Records supplied:
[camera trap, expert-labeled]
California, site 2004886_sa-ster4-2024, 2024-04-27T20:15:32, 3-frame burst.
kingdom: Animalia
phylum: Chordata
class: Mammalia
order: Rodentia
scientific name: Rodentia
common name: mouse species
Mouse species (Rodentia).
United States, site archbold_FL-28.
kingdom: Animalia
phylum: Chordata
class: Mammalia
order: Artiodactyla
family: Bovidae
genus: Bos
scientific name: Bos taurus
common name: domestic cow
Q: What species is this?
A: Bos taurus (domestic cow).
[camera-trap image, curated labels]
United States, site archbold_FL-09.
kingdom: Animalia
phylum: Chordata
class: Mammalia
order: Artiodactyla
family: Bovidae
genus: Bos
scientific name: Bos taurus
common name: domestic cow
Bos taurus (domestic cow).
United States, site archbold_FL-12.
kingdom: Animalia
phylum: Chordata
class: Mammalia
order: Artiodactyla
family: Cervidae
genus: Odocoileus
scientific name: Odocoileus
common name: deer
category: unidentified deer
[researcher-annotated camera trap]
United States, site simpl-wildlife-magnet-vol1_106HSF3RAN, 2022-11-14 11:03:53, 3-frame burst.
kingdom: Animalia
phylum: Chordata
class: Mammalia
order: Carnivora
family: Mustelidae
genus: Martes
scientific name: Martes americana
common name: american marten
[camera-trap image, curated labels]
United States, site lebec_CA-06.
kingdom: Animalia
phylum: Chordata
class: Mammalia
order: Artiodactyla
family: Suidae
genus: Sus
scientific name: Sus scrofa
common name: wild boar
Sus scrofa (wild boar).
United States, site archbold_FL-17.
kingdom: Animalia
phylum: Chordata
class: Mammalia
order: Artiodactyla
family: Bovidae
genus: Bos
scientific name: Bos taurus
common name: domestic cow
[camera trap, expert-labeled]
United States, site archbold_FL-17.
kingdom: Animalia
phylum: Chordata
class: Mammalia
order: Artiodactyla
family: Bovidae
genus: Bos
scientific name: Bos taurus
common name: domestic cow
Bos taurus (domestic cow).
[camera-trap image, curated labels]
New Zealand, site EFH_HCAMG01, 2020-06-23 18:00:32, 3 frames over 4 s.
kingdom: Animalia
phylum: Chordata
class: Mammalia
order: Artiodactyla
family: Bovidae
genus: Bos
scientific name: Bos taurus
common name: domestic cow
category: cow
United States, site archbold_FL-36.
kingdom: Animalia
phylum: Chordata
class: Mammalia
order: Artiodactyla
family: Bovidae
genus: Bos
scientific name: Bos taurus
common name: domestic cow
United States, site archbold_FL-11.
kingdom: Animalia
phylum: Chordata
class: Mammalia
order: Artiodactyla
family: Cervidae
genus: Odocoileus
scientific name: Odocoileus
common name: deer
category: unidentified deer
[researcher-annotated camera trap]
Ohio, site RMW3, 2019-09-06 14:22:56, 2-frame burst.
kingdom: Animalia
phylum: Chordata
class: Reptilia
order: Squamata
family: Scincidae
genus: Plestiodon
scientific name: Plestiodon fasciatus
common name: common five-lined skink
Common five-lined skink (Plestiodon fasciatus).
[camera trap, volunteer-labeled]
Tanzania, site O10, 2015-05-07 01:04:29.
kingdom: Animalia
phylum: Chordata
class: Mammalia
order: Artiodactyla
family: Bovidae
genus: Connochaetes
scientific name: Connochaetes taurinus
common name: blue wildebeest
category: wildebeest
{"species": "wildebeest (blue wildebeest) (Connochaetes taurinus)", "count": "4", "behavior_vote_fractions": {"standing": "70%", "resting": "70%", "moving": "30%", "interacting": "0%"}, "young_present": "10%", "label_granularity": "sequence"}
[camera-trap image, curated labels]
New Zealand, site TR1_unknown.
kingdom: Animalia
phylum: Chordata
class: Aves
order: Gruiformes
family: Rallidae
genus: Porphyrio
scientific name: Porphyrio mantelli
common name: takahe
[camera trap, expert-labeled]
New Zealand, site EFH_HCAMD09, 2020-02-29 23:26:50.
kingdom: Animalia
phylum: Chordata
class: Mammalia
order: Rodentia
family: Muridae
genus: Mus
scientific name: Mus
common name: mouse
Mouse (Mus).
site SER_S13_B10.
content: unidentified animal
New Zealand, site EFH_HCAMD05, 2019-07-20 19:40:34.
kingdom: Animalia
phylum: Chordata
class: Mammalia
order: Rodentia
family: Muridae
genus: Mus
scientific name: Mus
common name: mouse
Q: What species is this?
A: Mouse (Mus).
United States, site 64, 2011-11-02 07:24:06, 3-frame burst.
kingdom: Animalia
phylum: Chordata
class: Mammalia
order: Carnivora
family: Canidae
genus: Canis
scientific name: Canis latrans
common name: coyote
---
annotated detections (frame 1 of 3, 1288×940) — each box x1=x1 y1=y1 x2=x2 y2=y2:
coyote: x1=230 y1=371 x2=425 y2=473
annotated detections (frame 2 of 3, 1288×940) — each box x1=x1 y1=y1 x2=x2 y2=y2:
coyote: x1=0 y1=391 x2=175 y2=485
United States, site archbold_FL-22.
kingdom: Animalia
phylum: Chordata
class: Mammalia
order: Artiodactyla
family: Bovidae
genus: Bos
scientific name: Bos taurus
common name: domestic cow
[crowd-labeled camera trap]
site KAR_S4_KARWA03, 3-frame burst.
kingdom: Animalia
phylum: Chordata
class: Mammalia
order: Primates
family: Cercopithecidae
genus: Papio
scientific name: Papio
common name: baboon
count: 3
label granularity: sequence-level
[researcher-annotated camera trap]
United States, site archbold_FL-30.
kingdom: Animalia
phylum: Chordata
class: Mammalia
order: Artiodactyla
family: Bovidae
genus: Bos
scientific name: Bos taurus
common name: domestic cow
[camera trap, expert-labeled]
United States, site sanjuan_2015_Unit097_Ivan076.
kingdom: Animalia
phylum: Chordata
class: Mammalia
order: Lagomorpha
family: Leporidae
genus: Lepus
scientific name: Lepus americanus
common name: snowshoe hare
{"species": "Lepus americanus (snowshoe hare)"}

What the task asks: Please filter the data down to the lines containing the word "category".

Completed exercise:
category: unidentified deer
category: cow
category: unidentified deer
category: wildebeest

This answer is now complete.